→ Task directions: From the entries below, pull out each line where "volunteer" appears.

Saved entries
Content starts
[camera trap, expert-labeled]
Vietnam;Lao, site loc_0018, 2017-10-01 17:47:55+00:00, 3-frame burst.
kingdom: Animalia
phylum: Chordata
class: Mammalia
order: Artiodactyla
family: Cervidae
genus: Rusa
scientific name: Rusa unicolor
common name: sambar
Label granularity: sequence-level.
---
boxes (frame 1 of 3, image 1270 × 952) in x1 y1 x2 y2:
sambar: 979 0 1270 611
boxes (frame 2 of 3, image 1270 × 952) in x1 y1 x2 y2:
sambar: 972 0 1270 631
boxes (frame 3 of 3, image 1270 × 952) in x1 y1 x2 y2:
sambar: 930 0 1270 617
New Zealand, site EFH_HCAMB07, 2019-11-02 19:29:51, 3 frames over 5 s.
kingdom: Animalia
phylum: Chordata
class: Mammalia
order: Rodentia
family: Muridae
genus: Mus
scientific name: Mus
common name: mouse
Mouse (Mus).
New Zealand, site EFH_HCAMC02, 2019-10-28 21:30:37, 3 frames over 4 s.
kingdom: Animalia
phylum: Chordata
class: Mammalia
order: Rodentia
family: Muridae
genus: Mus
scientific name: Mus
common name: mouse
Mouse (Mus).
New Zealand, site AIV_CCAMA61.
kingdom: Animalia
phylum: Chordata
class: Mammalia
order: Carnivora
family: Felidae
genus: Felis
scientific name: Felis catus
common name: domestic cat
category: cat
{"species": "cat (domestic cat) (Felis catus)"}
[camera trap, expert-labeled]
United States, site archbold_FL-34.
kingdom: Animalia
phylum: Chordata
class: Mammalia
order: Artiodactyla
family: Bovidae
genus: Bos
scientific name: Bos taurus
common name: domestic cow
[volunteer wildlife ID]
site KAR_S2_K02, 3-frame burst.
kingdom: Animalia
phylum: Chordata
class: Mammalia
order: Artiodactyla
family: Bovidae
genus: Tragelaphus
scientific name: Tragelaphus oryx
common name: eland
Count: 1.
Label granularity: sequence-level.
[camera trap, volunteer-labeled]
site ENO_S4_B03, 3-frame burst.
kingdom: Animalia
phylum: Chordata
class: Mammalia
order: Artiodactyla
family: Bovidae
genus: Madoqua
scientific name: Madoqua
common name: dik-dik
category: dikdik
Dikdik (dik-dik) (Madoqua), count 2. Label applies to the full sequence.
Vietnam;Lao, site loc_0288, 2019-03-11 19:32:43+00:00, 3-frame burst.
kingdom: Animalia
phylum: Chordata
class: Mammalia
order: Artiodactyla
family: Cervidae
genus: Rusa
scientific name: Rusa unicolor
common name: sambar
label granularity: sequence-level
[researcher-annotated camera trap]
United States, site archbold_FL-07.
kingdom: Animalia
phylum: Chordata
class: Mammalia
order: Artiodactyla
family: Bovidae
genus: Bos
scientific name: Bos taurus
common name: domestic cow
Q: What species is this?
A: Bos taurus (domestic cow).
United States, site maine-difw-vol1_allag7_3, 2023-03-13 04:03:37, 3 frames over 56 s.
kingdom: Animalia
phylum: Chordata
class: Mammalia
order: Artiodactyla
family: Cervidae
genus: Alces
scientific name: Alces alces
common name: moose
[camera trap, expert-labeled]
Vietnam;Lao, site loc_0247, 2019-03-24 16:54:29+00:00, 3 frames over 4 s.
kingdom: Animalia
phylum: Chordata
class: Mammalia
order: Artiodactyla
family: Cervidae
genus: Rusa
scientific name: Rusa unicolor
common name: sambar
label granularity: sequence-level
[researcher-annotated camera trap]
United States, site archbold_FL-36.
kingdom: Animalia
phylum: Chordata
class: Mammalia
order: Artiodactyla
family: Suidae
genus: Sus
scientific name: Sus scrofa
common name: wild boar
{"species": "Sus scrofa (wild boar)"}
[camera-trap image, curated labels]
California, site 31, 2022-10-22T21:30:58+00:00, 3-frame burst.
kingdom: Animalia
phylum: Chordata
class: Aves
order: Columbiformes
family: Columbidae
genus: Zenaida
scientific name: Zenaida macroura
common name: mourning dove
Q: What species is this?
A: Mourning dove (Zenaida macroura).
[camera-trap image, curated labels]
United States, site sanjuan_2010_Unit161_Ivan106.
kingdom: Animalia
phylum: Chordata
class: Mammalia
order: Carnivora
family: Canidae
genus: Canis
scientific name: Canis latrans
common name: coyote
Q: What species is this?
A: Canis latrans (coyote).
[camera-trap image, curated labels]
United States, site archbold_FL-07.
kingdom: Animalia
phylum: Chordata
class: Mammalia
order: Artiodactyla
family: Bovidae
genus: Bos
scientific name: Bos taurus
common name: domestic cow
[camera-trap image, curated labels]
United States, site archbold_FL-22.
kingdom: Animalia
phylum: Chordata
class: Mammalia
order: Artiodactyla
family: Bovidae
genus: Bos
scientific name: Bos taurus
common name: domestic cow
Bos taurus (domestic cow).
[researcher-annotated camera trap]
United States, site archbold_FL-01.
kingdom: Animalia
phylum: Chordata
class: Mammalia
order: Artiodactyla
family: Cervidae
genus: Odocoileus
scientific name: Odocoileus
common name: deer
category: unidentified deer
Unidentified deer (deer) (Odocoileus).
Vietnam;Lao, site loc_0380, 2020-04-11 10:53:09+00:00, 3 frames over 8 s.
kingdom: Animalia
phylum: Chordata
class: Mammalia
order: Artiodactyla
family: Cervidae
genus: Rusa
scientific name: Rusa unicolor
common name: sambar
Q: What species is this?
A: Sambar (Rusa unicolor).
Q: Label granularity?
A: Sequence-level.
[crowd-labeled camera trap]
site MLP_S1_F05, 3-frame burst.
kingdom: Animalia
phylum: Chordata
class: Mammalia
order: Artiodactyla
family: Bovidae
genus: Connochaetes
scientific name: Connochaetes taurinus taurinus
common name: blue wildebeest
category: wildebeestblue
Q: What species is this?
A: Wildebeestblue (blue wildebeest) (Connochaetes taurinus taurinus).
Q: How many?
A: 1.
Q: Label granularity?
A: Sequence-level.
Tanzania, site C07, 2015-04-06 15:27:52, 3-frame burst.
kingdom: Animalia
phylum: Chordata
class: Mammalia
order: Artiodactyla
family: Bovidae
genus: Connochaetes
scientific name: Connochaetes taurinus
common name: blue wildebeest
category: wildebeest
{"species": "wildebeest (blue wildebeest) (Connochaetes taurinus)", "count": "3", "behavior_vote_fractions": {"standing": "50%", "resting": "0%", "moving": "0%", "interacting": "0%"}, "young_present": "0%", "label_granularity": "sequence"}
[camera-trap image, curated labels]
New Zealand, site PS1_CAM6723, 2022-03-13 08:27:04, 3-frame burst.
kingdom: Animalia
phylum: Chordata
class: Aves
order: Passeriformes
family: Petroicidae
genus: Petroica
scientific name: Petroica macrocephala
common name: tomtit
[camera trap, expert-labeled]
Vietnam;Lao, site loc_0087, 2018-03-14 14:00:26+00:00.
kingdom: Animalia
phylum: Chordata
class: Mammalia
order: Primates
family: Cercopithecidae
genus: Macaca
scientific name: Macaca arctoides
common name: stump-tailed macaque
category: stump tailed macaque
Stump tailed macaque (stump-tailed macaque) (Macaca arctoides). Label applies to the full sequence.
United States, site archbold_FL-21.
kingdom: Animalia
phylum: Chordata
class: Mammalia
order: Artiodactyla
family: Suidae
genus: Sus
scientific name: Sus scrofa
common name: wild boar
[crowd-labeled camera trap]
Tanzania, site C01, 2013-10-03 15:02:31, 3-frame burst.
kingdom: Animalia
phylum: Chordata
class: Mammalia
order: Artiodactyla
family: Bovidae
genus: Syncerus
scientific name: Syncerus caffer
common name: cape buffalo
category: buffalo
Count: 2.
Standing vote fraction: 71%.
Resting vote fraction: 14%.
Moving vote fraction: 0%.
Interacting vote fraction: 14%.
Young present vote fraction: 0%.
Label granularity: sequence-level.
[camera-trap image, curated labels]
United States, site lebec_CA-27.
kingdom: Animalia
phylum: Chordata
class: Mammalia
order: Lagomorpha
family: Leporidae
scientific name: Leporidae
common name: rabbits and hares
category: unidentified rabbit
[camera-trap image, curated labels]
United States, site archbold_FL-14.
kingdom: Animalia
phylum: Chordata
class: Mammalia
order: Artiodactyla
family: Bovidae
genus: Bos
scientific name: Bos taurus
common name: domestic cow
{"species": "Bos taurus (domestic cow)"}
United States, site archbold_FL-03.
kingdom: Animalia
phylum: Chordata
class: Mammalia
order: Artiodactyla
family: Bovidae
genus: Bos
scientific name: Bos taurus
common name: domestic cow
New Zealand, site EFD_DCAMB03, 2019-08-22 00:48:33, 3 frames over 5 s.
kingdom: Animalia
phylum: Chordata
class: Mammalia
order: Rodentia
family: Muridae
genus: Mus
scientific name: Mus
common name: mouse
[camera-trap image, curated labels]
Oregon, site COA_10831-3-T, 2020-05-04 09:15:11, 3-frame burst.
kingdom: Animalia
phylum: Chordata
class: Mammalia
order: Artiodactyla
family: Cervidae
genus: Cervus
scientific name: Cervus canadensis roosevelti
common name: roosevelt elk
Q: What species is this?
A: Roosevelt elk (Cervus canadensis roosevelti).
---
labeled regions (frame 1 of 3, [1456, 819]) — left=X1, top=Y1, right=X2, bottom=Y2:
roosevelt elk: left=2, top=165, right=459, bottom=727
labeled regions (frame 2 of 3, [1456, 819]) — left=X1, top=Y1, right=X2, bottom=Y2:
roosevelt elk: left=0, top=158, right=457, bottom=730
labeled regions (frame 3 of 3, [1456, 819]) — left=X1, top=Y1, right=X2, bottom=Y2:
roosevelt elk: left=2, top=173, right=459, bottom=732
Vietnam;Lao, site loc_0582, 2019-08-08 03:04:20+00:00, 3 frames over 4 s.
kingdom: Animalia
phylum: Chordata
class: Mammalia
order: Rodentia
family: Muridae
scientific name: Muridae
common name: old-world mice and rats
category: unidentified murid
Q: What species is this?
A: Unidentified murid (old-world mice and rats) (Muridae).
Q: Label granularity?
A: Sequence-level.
Content ends
→ Answer space:
[volunteer wildlife ID]
[camera trap, volunteer-labeled]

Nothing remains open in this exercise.